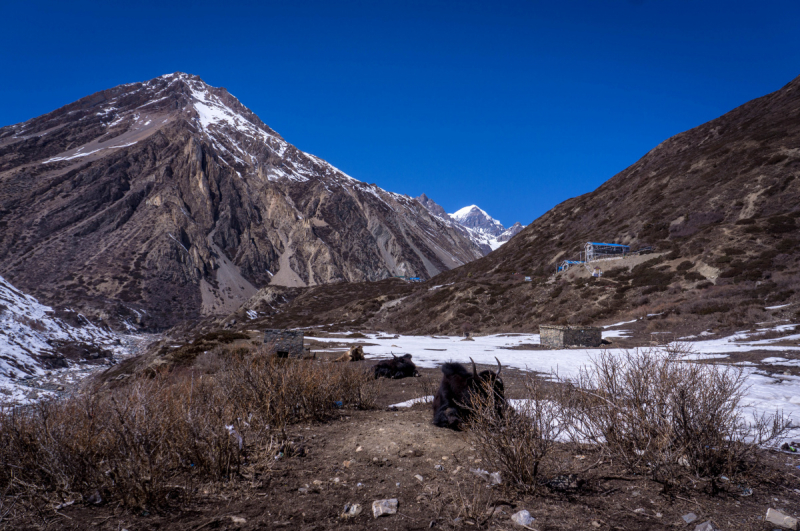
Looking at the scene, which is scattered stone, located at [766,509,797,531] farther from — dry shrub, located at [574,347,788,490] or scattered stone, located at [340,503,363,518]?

* * *

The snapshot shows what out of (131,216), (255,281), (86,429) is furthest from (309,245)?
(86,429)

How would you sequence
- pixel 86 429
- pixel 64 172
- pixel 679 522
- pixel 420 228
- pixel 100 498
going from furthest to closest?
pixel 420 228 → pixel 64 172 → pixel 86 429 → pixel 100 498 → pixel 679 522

• _THE PROBLEM_: In the part of the material that opens with the line containing "The snapshot shows" and closes with the line containing "pixel 420 228 →", substitute "order" for "sequence" and give back only those lines, otherwise unchanged.

• _TASK RESULT_:
The snapshot shows what out of (131,216), (255,281), (86,429) is furthest from (309,245)?
(86,429)

How would you order
- pixel 86 429
- pixel 64 172
- pixel 679 522
- pixel 420 228
- pixel 100 498
going from furthest to closest?
pixel 420 228 → pixel 64 172 → pixel 86 429 → pixel 100 498 → pixel 679 522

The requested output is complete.